On se souvient de la célèbre mélopée sud-africaine « Le lion est mort ce soir » qui chante la joie populaire d’un village rassuré par le décès de son prédateur dans la jungle environnante.
La disparition du « patriarche » de l’extrême-droite française évoque cette mélopée : il est parti, bon débarras, comme si l’extrême-droite se trouvait désormais orpheline. Marine et Marion, sa fille et sa petite fille, peut—être, mais ce courant politique de plus en plus puissant, non ! A la limite, il se réjouit aussi d’être allégé du poids de l’homme du « détail de l’histoire » et de « Durafour crématoire » qui dérangeait. Cependant, gageons que sa « pensée » marquera encore longtemps les esprits…
Mais qui était réellement Jean-Marie Le Pen et quelle fut sa réelle influence ?
On lit dans « Mediapart » l’analyse de l’historien Nicolas Lebourg, par ailleurs un de ses chroniqueur :
« Ceux qui l’ont haï et ceux qui l’ont adulé peuvent se mettre d’accord sur un point : le fondateur du Front national a démontré que l’on pouvait changer la France sans la gouverner. Raciste, antisémite, éveilleur des passions d’extrême droite du pays, il fut aussi un révélateur de la société française.

:::::

*Votre tâche*
Transcrivez intégralement, sans la moindre modification, le texte consacré à la disparition de Jean-Marie Le Pen. Veuillez vous fonder exclusivement sur ce texte.

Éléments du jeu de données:
:::::

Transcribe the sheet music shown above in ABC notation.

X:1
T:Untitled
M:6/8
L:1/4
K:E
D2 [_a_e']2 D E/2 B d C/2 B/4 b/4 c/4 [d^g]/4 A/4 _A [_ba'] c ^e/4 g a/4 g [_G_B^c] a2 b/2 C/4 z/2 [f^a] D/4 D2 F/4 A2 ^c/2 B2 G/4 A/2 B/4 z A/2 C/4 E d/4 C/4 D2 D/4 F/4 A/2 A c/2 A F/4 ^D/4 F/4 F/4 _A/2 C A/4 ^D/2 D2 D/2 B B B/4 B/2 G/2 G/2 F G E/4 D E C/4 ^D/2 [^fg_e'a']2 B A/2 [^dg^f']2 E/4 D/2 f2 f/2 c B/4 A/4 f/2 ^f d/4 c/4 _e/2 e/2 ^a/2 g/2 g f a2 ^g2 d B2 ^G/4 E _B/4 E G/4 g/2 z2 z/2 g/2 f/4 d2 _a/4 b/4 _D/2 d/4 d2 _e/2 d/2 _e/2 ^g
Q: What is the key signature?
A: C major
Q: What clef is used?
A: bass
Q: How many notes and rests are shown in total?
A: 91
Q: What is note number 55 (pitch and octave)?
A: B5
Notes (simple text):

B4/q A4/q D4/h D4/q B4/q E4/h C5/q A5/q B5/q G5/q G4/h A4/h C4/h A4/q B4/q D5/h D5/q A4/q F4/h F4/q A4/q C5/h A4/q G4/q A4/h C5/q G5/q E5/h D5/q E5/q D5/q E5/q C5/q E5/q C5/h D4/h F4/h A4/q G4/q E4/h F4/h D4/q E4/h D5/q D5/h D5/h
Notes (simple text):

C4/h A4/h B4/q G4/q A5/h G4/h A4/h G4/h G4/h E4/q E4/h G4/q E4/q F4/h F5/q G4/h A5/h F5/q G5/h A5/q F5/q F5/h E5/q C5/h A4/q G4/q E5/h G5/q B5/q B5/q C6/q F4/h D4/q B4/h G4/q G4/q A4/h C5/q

:::::

*Réponse*
On se souvient de la célèbre mélopée sud-africaine « Le lion est mort ce soir » qui chante la joie populaire d’un village rassuré par le décès de son prédateur dans la jungle environnante.
La disparition du « patriarche » de l’extrême-droite française évoque cette mélopée : il est parti, bon débarras, comme si l’extrême-droite se trouvait désormais orpheline. Marine et Marion, sa fille et sa petite fille, peut—être, mais ce courant politique de plus en plus puissant, non ! A la limite, il se réjouit aussi d’être allégé du poids de l’homme du « détail de l’histoire » et de « Durafour crématoire » qui dérangeait. Cependant, gageons que sa « pensée » marquera encore longtemps les esprits…
Mais qui était réellement Jean-Marie Le Pen et quelle fut sa réelle influence ?
On lit dans « Mediapart » l’analyse de l’historien Nicolas Lebourg, par ailleurs un de ses chroniqueur :
« Ceux qui l’ont haï et ceux qui l’ont adulé peuvent se mettre d’accord sur un point : le fondateur du Front national a démontré que l’on pouvait changer la France sans la gouverner. Raciste, antisémite, éveilleur des passions d’extrême droite du pays, il fut aussi un révélateur de la société française.